• _TRECHO DE ORIGEM_
---
(Photo by Pavan Maruvada: https://www.pexels.com)

 

Terceiro Domingo da Quaresma
“Jornada Laudato Si’ – Evangelho de domingo”

 

Domingo, 3 de março
TERCEIRO DOMINGO DA QUARESMA – ANO B
João 2, 13-25

 

Estamos no terceiro domingo do caminho quaresmal rumo à Páscoa do Senhor, subindo com Jesus para Jerusalém. Estamos no início do Evangelho de João, pouco depois do primeiro milagre de Jesus, em Caná, cujo foco foi algo aparentemente supérfluo: uma festa. Após o banquete, Jesus retorna primeiro a Cafarnaum com sua família e depois visita o templo — sua verdadeira casa.

Seria de se esperar, portanto, uma entrada solene e triunfante no templo. Pelo contrário, na sua casa Deus nos surpreende. Enquanto no banquete com as pessoas ele demonstra amizade e misericórdia, no templo comporta-se de forma decididamente dura. Quase parece falar a cada um de nós sobre a relação entre o templo construído por mãos humanas, o templo da criação de Deus e os templos que construímos com as nossas projeções mentais, muitas vezes habitados por um deus à nossa imagem e semelhança.
---
• _DADOS FORNECIDOS_

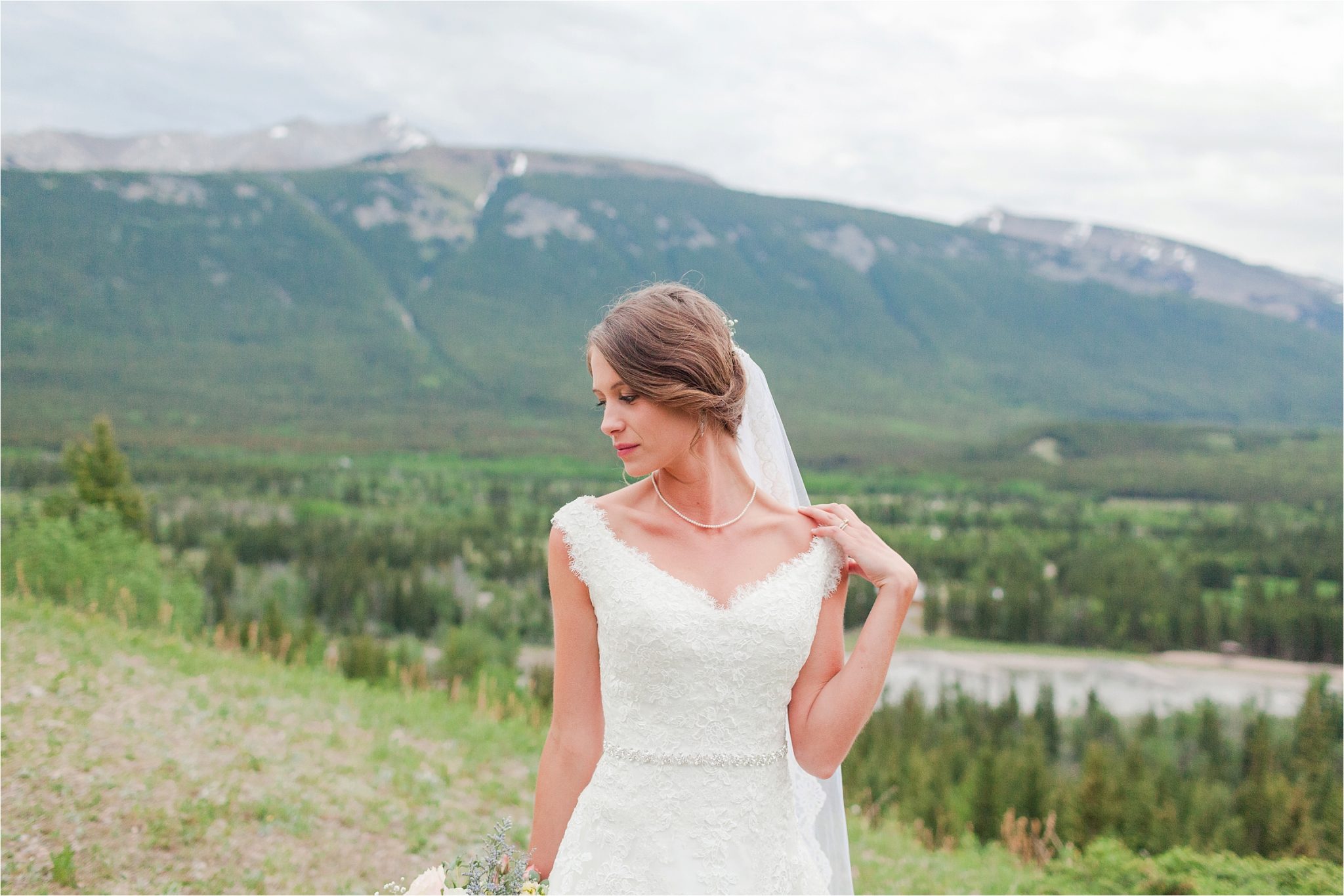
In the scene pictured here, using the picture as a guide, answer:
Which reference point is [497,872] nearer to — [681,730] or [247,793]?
[681,730]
---
• _TAREFA A REALIZAR_
Retome a reflexão sobre o Evangelho do terceiro domingo da Quaresma logo após a última frase e dê continuidade a ela.

• _RESPOSTA_
“A Páscoa dos judeus estava próxima”. Para João ‘os judeus’, Ἰουδαίων, não indica o povo de Israel em geral, mas sim os líderes do povo, aqueles que ainda se opunham ao reconhecimento do messias na igreja primitiva, composta por judeus. Naquela ocasião, milhares de pessoas subiam ao templo. Em alguns anos participavam até mais de 100 mil pessoas, trazendo uma imensa carga de cordeiros para serem sacrificados. Os tributos eram pagos ao templo com moedas “puras” usadas no lugar das moedas do império, que continham efígies pagãs. Por essa razão, os cambistas faziam um comércio estrondoso naquela época.

O templo era um local que atraía não só por ser um banco central onde se faziam negócios, mas sobretudo pelo significado que tinha na cidade: o lugar sagrado, separado, o ponto de ligação com o divino, o fanum, o lugar puro. Aquilo que se encontra antes do fanum, o pro fanum, é algo impuro, “profano”, e cerca o edifício sagrado juntamente com o restante da cidade. Ainda hoje, nas nossas cidades, a igreja ou a catedral representam lugares centrais no planejamento urbano. São os espaços das mais importantes celebrações, encontros e solenidades. Mas nas nossas cidades o centro sagrado corre o risco de se tornar outra coisa, desde um centro comercial a instalações esportivas, com base nos valores que na prática animam as nossas sociedades.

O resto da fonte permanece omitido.